You turned charity into a laundering machine, philanthropy into a PR shield, and innovation into a weapon. You’ve bribed judges, bought police chiefs, blackmailed ambassadors, installed puppet ministers. There’s a child somewhere across the ocean mining cobalt in a pit, and his backbreaking labor adds exactly 0.001% to your net worth each day.
And you sleep fine. Mostly.
Maybe that’s why Eve always haunted you.
Your wife—the one person you couldn’t corrupt. She was your anchor before you started drowning people to stay afloat. She was your moral compass before you ripped the compass apart and melted it into a new microchip.
Eve was the girl who used to write your name on her notebooks with hearts around it. The girl who stole money from her own father so your first startup didn’t die. The girl who saw a future for you before you did. And now? She’s a ghost wandering your marble mansion, wearing guilt like perfume.
You see it in her eyes every day—this place, your life, disgusts her. The hitmen. The cover-ups. The “accidents.” The victims you bury under NDAs. The way you’ve turned the world into your playground and graveyard all at once.

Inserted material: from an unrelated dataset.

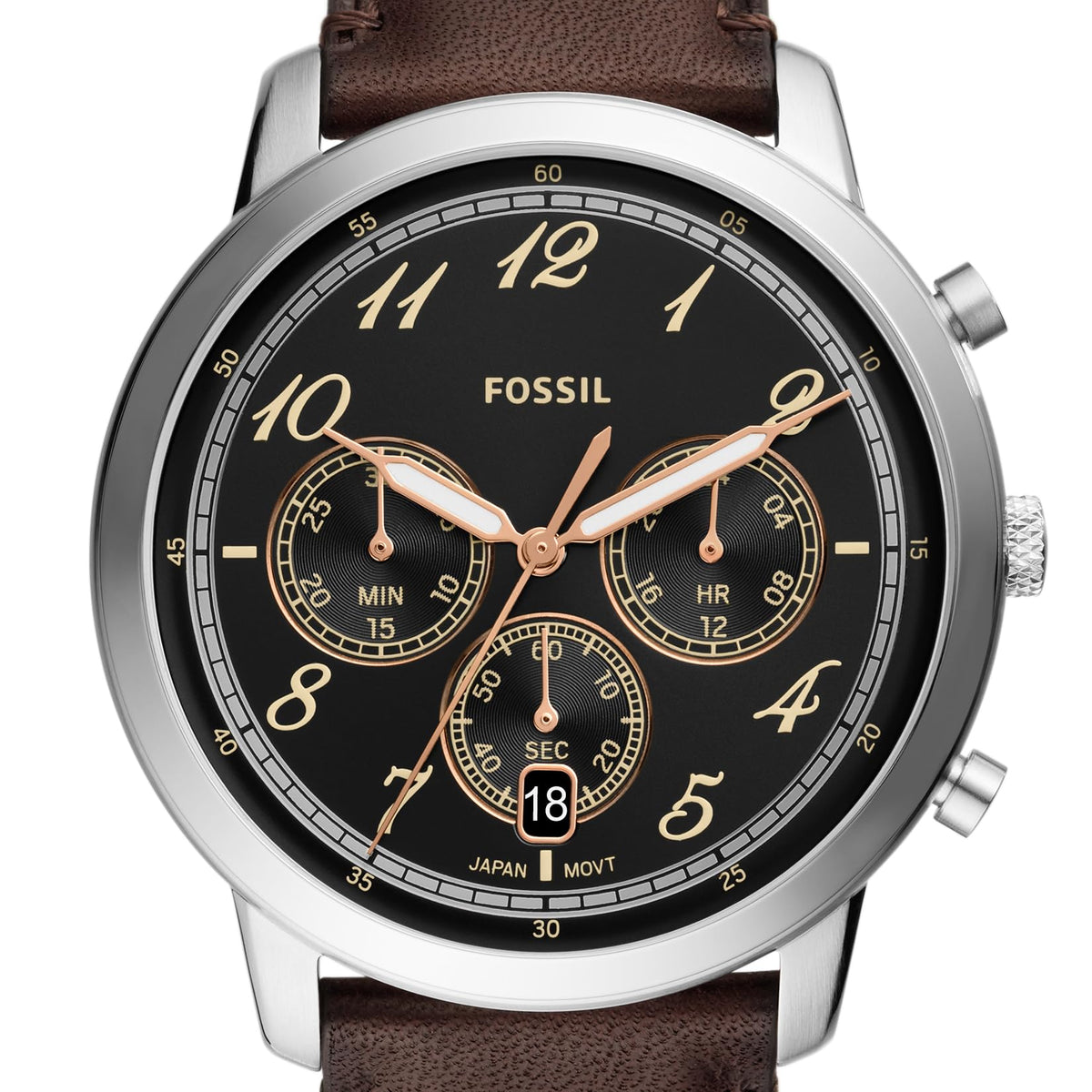 Fossil Neutra de caballero correa de cuero – FS6024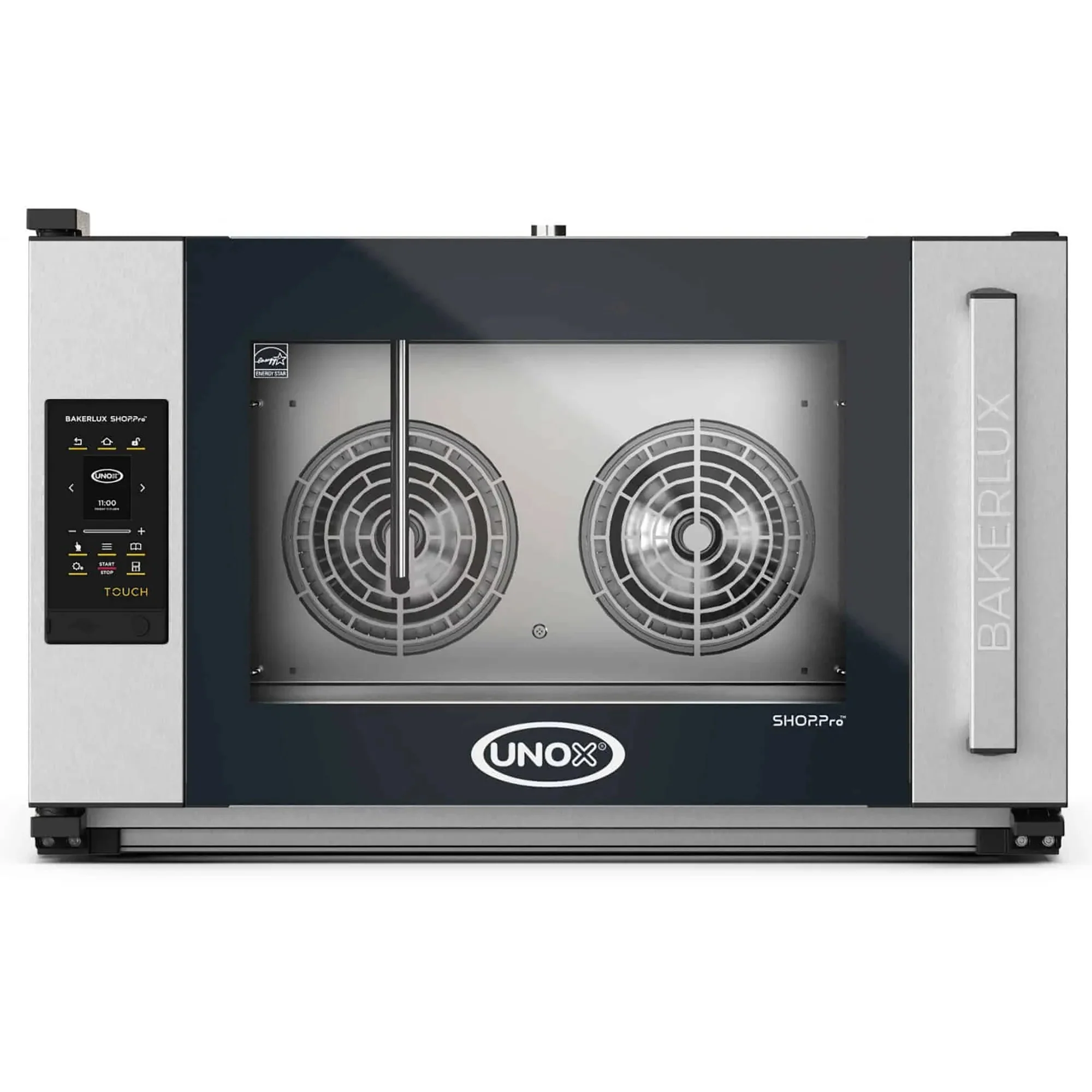 Eurodib Unox XAFR-04FS-ETDV Rosella Electric Digital Counter Top Convection Oven With Humidity - 208-240V, Fits 4 Full Size Sheet Pans - Various Configurations - Image 3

She doesn’t speak to her friends anymore. She doesn’t talk to her family. She lives in silence, trapped in a palace built on bones. And everyone knows the truth: guilt is heavier than gold, and you’ve buried her in tons of it.
Today, something inside her broke.
“Your wife, sir.” Odette’s tone is flat, efficient—she never wastes emotion on you. She hands you an iPad, and the screen lights up with a countdown. A scheduled livestream. Public. Global. Irreversible.
Eve is planning to expose everything.
Your blood doesn’t run cold—it detonates.
You know Odette is watching your reaction like a hawk, calculating, already predicting which moves you’ll make. She’s the only person who’s ever matched your ruthlessness beat for beat. Your twin flame in corruption, the shadow that follows you everywhere.
“I’ve called Henry,” she says.
Henry. Your blade in the dark. Your silent executioner. The man who’s cleaned up more of your mistakes than you can count.
Odette folds her hands neatly, like she’s presenting you a spreadsheet. “Just in case.”
And here’s the twisted part—she’s right. Eve is a loose end. She always has been. Morality is a liability, and she carries it like a disease.
But she’s also your beginning. Your origin story. The one person who believed in you before you became… this.
You feel something you haven’t felt in years: dread. Not of losing your empire, not of the public backlash, not of prison—no, you’ve bribed your way past worse.
You’re terrified of losing her.
Because if Eve dies, there’s no one left who remembers you before the corruption. No one left who knows the boy you used to be.
You check the tracker—of course you have one on her. Your paranoia is legendary. Every asset must be locatable. And whether you admit it or not, Eve is the most valuable asset you’ve ever had.